The very first directors of the East India Company (EIC) knew as well as any modern CEO that they must always have an eye on their company’s reputation. Although they did not have to respond to Tweets, they faced other institutional pressures. During the period of special incorporation, charters of business enterprises such as the EIC often required the company to provide specific public benefits. So the EIC was as keen to defend the claim that its trade brought employment, maritime skills, and new markets for England as its critics were to condemn the company as an engine of private interest. By exploring this dynamic, my recent paper at the Saïd School investigated how legal environments have historically conditioned corporate behaviour through reputation. This exploration has implications not only for the changing law and society interface, but for current discussions of corporate social accountability.

Of course, the EIC’s seventeenth century charters did not reflect a precocious sense of corporate social responsibility as we might understand it. Instead, we encounter a very different conceptualization of the corporate form and the functioning of markets. To common lawyers of the seventeenth and eighteenth centuries the paradigmatic corporate forms were the town, trade society, or charity, which generated the bulk of lawsuits. So when contemporaries came to conceptualize trading corporations such as the Muscovy Company or the EIC, it was largely through the learning that had been established in case law of these other “lay corporations aggregate.” 

From this framework it was clear that a corporation — a town or trading concern — should “govern” its society and market. The language signaled that markets were not seen as self-regulating and abstract, but rather real, chaotic, and in the case of the EIC, distant and typically adversarial. The corporate government of foreign markets would secure an orderly trade, fund needed infrastructure, and prevent wily foreign merchants from dividing and conquering their English customers. This underlying conceptualization of the corporation, as a form of government that regulated markets, joined at the time with a sharpening analysis of empire and commercial power. Writers such as Richard Hakluyt (the Younger), who was directly employed by the EIC, observed the relationship between power and wealth, influence and trade. Thus the EIC could represent itself not only as a corporation establishing and governing its market, but one that did so in the wider, imperial interest of England and its people.

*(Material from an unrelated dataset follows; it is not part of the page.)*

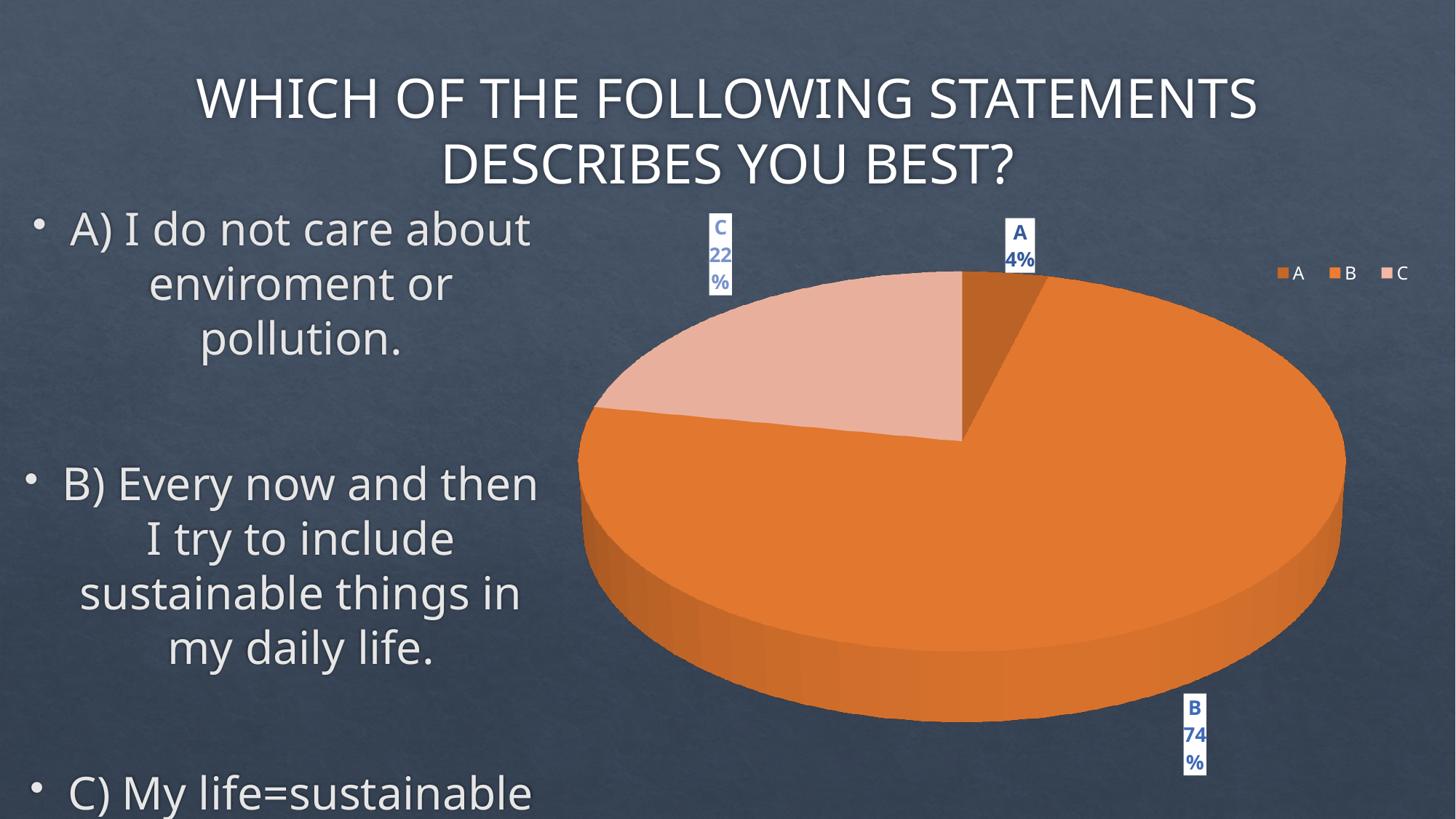
What percentage of the pie does slice A represent? 4% What percentage of the pie does slice B represent? 74% What are the legend entries of the pie chart? A, B, C What is the difference in percentage points between slice C and slice A? 18 What is the difference in percentage points between slice B and slice C? 52 How many entries does the legend list? 3 How many slices does the pie chart have? 3 Which slice is the largest in the pie chart? B Which is larger, slice C or slice A? C Which slice is the smallest in the pie chart? A What kind of chart is shown on the slide? pie chart What percentage of the pie does slice C represent? 22%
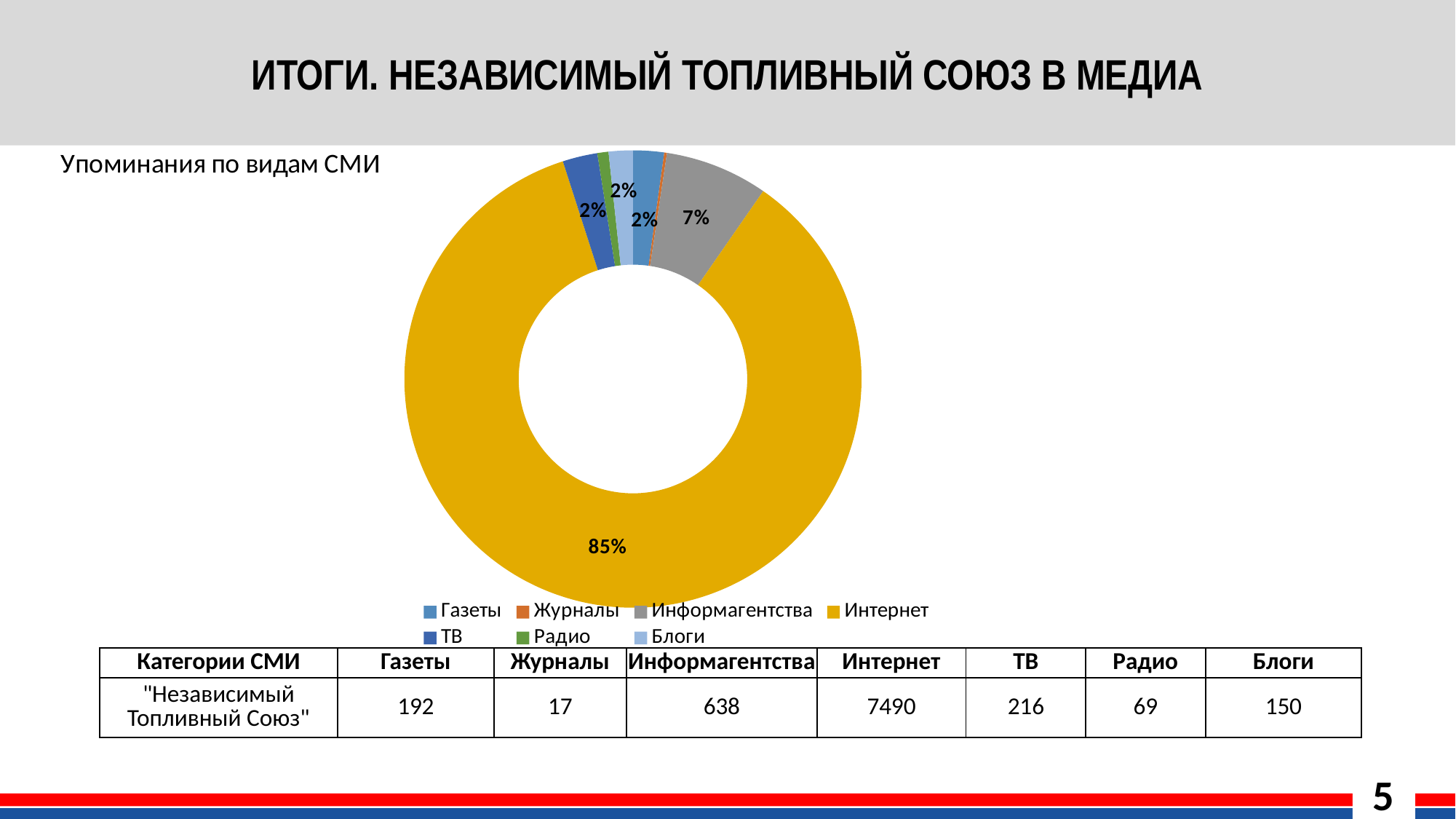
How many categories does the legend of the doughnut chart list? 7 What is the title of the doughnut chart? Упоминания по видам СМИ Which slice is larger in the doughnut chart, Информагентства or Газеты? Информагентства What kind of chart is shown on the slide? Doughnut (pie) chart Which category has the smallest slice in the doughnut chart? Журналы What share of the doughnut chart does Интернет account for? 85% What share of the doughnut chart does Газеты account for? 2% What is the difference in percentage points between the Интернет slice and the Информагентства slice? 78% Which category has the largest slice in the doughnut chart? Интернет What colour is the Интернет slice in the doughnut chart? Yellow (gold) According to the table under the chart, how many mentions does Интернет have? 7490 What share of the doughnut chart does Информагентства account for? 7%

When contemporaries wanted to challenge monopolistic corporations such as the EIC they drew upon this institutional framework. Even from the earliest decades of the EIC’s existence, critics hurled charges that the directors pursued the trade only for the benefit of shareholders and hurt the public interest. During the trade depression of the 1620s, with parliamentary committees investigating, Gerard Malynes and Edward Misselden attacked the EIC’s reputation when they suggested that the company was draining England of much-needed silver and urged that the trade was “unprofitable for England.”  

The criticism was aimed at the EIC’s license to operate: according to the charter the grant of incorporation had been to promote “the Wealth of our People, … for the Increase of our Navigation, and the Advancement of lawful Traffick, to the Benefit of our Common Wealth…” As with other corporations, civic and commercial, a revocation clause had been inserted into the grant if the corporation was proven “not [to] be profitable” to the queen or the realm.

But the EIC was quick to defend its reputation against detractors. Thomas Mun, himself a director of the company, was among those who responded, reminding his readers of the many benefits the company provided. The EIC ultimately prevailed in the 1620s by providing information to defend its export of silver and projecting an image of responsible behaviour.

My larger, book-length project explores these linkages among reputation, law, and institutional context. As the historical analysis demonstrates, social accountability can be understood within very different institutional configurations, many now firmly rejected. But this research also suggests how regulatory frameworks can indirectly affect reputation, and by extension, corporate behaviour. The implication for corporate social accountability is the possibility of further illuminating this intersection between reputation, law and social responsibility.

David Chan Smith is Associate Professor at Wilfrid Laurier University.